Document text:
┏━━

In [1]:

import json
from collections import Counter
import pandas as pd
import numpy as np
from pandas.io.json import json_normalize
import matplotlib.pyplot as plt
import seaborn as sns
import shelve

Data Cleaning and Exploratory Data Analysis¶

The original data is too large to be uploaded onto GitHub. Thus, the pre-processing and extracting of data were conducted locally with the following code. The original data can be retrived from Yelp Dataset. We extract a subset from it and save the data we worked with in the “data” folder in this repository. If you’d like to replicate the data cleaning and extraction process for this project, please download the raw JSON data, this notebook and run the process locally from your computer.

Extract Restaurants Data¶

In [2]:

# the local path of JSON files that needed
json_business_path='./data/business.json'
json_review_path='./data/review.json'

In [3]:

# extract business information
business_contents=[]
with open(json_business_path) as fin:
    for line in fin:
        line=json.loads(line)
        business_contents.append(line)

As we can see below, the Yelp Dataset Challenge contains business information from different states and different business types. Among the most popular locations and business types, we focus on restaurants at Ohio.

In [4]:

# In order to control the scope the project, we take OH state, 10930 businesses
state=[]
for line in business_contents:
    state.append(line['state'])
# the 10 most popular locations
Counter(state).most_common(10)

Out[4]:

[('AZ', 47376),
 ('NV', 30571),
 ('ON', 26520),
 ('NC', 11299),
 ('OH', 10930),
 ('PA', 8916),
 ('QC', 7273),
 ('WI', 4190),
 ('EDH', 3561),
 ('BW', 3071)]

In [5]:

# we focus on Restaurants in OH, around 4513 businesses
cat_of_business=[]
for line in business_contents:
    if line['state']=='OH':
        try:
            cat_of_business.extend(line['categories'])
        except:
            next

# The 10 most popular business types,focus on 'Restaurants'
Counter(cat_of_business).most_common(10)

Out[5]:

[('Restaurants', 4513),
 ('Food', 1916),
 ('Shopping', 1628),
 ('Nightlife', 1180),
 ('Bars', 1083),
 ('Beauty & Spas', 930),
 ('American (Traditional)', 891),
 ('Automotive', 738),
 ('Pizza', 706),
 ('Sandwiches', 677)]

In [4]:

# we have 4513 restaurants in OH to be reseaerched
OH_Restaurants=[]
for line in business_contents:
    if (line['state']=='OH') and ('Restaurants' in line['categories']):
        OH_Restaurants.append(line)
print('we will research %d restaurants in OH'%len(OH_Restaurants))

we will research 4513 restaurants in OH

For the convenience of research and reproducibility, we will save the data that extracted from the original JSON data into data frames, put them in ‘data’ folder and use them for future analysis and statistical modeling. Note that we convert the restaurant data into csv file called ‘restaurant.csv’. We will subset it and use part of all restaurant information in the following steps.

┗━━

Information supplied:
┏━━

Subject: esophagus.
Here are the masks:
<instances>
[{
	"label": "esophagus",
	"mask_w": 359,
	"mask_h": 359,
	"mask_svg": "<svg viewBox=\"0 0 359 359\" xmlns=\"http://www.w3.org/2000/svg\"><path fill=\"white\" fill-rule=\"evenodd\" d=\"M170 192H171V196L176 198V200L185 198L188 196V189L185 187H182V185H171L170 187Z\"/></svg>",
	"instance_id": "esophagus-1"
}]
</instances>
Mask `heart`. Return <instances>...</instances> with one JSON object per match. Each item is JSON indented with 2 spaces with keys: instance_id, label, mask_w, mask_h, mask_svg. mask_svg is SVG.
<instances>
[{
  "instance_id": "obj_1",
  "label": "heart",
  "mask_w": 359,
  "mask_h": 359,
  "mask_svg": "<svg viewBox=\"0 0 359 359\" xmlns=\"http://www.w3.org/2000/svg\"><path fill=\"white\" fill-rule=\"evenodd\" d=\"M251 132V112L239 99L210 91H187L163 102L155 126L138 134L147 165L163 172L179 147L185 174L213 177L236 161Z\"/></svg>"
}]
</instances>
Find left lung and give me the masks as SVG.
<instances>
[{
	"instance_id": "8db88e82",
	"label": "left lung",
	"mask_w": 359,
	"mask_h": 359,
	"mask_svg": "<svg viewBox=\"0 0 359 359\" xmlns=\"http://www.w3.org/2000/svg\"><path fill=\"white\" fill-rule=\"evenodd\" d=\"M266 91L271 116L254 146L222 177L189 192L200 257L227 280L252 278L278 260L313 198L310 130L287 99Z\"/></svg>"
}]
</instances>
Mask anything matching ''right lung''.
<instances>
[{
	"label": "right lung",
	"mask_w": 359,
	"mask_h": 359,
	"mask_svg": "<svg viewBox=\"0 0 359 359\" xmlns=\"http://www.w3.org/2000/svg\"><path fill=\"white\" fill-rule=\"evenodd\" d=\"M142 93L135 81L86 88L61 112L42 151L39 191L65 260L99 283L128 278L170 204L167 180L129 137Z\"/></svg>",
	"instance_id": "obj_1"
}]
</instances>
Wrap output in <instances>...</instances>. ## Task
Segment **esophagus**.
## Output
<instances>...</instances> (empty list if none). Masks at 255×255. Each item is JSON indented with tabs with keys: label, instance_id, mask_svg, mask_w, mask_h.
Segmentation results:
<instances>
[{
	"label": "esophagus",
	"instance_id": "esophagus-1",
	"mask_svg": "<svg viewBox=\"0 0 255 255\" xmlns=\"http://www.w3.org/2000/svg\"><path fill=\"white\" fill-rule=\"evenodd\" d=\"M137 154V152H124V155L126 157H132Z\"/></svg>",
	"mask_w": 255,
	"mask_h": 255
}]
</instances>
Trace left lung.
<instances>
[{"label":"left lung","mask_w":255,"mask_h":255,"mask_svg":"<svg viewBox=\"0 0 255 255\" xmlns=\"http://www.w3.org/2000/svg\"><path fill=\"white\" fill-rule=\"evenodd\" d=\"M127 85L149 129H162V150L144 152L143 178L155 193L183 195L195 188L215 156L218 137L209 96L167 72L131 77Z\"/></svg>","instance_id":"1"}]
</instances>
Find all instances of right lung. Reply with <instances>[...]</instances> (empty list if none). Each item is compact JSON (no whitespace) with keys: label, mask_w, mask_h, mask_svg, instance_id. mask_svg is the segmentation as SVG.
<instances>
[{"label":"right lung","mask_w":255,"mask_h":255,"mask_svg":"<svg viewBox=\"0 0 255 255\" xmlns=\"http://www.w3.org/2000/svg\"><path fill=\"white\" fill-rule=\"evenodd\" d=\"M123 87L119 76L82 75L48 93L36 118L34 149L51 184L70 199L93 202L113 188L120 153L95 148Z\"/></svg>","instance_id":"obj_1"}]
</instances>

┗━━

What to do: From the top-ten state counts in the Yelp data-cleaning notebook above, list every state code with more than 10,000 businesses, along with its count.

Expected output:
AZ: 47,376
NV: 30,571
ON: 26,520
NC: 11,299
OH: 10,930